-- Passage for review follows --
Several of the poems in this section are simple-seeming scenic reminiscences. “Thinking Rock” describes a playing girl “safe/from pernicious imaginary monsters” as she climbs onto the thinking rock and “thinks until she is tired of thinking.” There is a marked lack of danger or stress. Back home, the girl watches her grandfather “smoke his cheroot,/have a whisky with her father./ Smoke rings rise like grey ropes.” There’s a hint of the future danger, here, with these ropes, but only a hint.

“Last Seat, Second Violin” is a humorous poem about the ability of children to overcome difficult or annoying situations in creative ways: “In 7th grade, Mr. Hayden would throw his baton/at anyone who played a wrong note,” she begins. The children are terrified, of course, and learn how to “fake bow” and not actually play any music, leaving it to the first chairs to actually play. A handful of the poems in this section deal with this theme of the attempted stealing of childhood. “Mile Swim” is about the Red Cross certification swimming requirement. The 12-year old swimmer stands “alongside fellow campers’ goose-bumped bodies/to start the swim across lake Coniston.” They “plunge into icy water, crawl away from the screaming/children on shore, relieved it is not their turn today.” Desrosiers’ language is vivid: “Our toes brush lake muck, seaweed, fishes,/shadowy spirits of unhappy campers forced to swim on rainy days.” But the 12-year old Desrosiers breaks free of the others:

To my surprise, I am alone.
Blue ripples, cloudless sky,
silence smells of dragonflies.
At the center of the emerald lake
all is green-gold and shimmery.

For a moment I am free—
free from swimming lessons,
the endless teasing,
the pain of my budding breasts,
my parents’ divorce.
It’s a moment of grace amidst the hardships of growing up.

“Paris 1950” captures a moment in Desrosiers’ parents’ lives in which “I am only a thought.” She begins:

Footsteps on cobblestone
Blanche eats crepes on Ile de la Cite
learns to sing Schubert.
Leonard studies philosophy
at the Sorbonne

The poem is spare and mysterious, mirroring Desrosiers’ knowledge of her parents’ lives at this time. Similarly, Desrosiers meditates upon reading her father’s philosophy books and connecting them to her memories of him (she’ll explore him more in-depth later).
-- Passage for review concluded --
-- Available data follows --
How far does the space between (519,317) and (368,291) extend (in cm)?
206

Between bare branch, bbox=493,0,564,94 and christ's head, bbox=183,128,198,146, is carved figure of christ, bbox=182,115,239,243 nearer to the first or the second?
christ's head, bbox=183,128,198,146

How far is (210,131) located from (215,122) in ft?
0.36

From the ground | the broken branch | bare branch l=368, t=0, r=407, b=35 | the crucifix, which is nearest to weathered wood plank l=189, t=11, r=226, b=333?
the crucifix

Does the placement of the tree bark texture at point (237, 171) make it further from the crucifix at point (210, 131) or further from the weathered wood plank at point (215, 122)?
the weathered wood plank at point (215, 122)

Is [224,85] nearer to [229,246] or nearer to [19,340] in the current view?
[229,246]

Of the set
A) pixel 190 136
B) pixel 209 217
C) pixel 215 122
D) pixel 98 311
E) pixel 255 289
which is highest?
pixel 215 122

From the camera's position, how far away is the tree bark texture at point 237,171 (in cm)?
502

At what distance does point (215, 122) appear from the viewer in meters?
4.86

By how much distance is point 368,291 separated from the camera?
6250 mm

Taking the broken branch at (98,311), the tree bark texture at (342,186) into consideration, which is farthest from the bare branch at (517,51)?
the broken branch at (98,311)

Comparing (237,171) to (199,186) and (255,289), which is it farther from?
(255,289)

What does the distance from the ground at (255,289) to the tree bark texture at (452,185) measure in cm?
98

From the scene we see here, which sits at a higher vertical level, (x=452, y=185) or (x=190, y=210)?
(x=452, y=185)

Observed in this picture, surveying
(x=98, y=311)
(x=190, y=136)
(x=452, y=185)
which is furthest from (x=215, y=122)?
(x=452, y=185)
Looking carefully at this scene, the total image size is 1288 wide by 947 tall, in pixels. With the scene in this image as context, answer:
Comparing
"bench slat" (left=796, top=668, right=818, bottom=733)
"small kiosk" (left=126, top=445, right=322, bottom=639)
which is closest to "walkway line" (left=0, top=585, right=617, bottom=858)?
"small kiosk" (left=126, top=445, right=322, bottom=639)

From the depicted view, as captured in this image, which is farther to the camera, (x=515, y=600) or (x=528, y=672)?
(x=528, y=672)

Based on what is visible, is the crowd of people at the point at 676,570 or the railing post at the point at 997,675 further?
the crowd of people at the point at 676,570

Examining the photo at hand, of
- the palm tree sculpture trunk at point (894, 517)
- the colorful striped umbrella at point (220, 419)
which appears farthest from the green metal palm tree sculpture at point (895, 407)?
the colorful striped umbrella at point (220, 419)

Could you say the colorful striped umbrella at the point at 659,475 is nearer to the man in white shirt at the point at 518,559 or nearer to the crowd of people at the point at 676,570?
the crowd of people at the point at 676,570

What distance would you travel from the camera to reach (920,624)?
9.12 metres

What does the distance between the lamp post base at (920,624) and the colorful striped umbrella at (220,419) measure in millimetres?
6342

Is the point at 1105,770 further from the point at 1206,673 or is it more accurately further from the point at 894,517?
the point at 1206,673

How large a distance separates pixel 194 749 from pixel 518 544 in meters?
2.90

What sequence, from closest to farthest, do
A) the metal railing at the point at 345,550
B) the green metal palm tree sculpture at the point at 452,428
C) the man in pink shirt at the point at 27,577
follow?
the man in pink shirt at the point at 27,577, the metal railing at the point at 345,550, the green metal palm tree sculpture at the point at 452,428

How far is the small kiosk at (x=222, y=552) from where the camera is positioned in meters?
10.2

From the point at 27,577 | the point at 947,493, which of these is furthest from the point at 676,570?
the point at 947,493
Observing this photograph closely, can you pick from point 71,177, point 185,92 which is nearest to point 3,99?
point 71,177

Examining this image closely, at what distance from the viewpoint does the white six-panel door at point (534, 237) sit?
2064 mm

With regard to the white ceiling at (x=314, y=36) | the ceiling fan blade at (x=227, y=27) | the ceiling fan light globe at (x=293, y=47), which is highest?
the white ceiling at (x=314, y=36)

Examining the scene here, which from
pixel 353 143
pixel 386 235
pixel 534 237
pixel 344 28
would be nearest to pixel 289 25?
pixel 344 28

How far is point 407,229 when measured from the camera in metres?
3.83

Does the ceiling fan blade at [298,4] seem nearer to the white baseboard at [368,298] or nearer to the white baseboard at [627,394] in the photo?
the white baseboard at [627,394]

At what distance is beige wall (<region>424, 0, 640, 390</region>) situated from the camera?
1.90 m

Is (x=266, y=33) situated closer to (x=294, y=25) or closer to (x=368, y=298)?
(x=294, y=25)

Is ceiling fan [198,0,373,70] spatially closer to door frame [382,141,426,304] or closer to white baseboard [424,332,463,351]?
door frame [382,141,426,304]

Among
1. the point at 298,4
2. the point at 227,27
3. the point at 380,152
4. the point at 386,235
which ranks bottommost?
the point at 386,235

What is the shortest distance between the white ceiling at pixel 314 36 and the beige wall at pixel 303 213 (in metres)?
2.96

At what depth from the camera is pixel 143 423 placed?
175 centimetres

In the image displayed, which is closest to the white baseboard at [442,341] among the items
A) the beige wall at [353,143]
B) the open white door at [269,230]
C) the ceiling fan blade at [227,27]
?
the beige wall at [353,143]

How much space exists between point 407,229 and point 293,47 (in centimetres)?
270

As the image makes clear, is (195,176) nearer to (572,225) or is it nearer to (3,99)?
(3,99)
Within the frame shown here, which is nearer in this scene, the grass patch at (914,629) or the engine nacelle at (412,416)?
-- Available data concluded --
*Things to do:*
• 1. Please list every poem title that the review names.
• 2. Using the review, answer these:
(a) What does Mr. Hayden throw at anyone who plays a wrong note?
(b) Across which lake does the swim take place?
(c) Where does Leonard study philosophy?
• 3. Reproduce word for word the part of the review starting with "The poem is" and going on through "more in-depth later).".
You can set the items aside; none of this work depends on them.

*Your responses:*
• 1.
"Thinking Rock"
"Last Seat, Second Violin"
"Mile Swim"
"Paris 1950"

• 2.
(a) His baton.
(b) Lake Coniston.
(c) At the Sorbonne.

• 3.
The poem is spare and mysterious, mirroring Desrosiers’ knowledge of her parents’ lives at this time. Similarly, Desrosiers meditates upon reading her father’s philosophy books and connecting them to her memories of him (she’ll explore him more in-depth later).